[Pdns-users] PowerDNS Recursor server stopped resolving about half of all domains last night; I built a new server and it's doing the same thing
Nicholas Williams
nicholas at nicholaswilliams.net
Sun Dec 29 01:47:06 UTC 2024
Hello,
I have an existing PowerDNS Recursor 4.0.4 server running on Debian Jessie 8 (I know, I know, out of date ... I'm getting to that). It handles all DNS requests for my home lab network. It has a fairly simple config and has worked without interruption for literally years at a time. It also is configured to validate and successfully validates all DNSSEC.
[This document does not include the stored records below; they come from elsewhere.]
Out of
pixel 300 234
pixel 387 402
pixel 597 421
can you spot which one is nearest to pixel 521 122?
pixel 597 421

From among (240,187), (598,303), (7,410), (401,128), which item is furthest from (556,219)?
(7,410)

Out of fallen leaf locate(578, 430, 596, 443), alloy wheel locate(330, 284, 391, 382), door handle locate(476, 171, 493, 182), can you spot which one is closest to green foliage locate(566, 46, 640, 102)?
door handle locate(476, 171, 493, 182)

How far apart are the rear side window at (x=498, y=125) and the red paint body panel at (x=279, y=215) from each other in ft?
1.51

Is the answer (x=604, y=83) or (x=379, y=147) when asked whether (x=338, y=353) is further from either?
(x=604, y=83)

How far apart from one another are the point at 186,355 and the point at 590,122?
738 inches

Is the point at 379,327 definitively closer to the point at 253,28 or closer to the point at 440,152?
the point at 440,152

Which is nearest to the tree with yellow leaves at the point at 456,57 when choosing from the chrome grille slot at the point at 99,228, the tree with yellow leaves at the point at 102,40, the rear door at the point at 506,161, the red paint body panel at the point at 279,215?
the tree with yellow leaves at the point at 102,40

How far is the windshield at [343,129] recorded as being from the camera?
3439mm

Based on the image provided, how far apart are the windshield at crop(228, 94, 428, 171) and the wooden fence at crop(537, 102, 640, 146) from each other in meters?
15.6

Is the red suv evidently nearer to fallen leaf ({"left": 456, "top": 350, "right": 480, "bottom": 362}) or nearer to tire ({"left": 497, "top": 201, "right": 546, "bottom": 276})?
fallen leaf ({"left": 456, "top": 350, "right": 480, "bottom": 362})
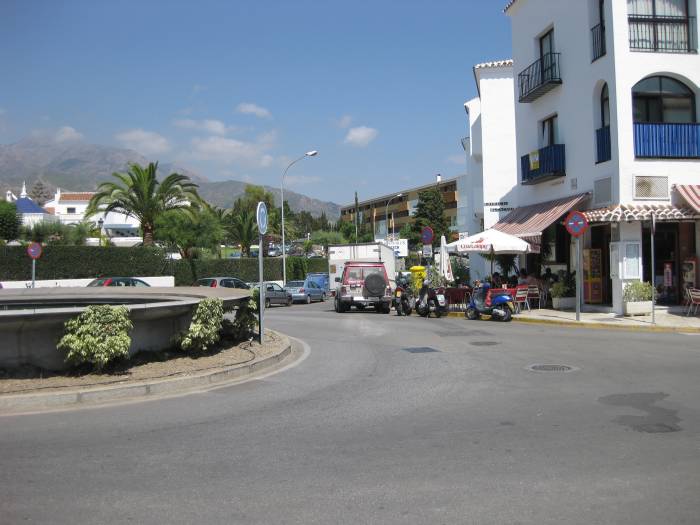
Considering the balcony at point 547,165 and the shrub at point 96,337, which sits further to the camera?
the balcony at point 547,165

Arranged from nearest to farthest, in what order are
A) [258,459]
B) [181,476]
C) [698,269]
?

Last night, shortly after midnight, it stopped resolving about half of all domains worldwide, returning `SERVFAIL` for them. Sometimes it will resolve the primary domain (such as `athenahealth.com`) but not a subdomain (such as `20785-1.portal.athenahealth.com`). Sometimes it will not resolve the primary domain (such as `serverfault.com` or `askubuntu.com`). I haven't been able to find any pattern, and no matter how I've mucked with my config (including turning DNSSEC completely off), it doesn't fix the problem.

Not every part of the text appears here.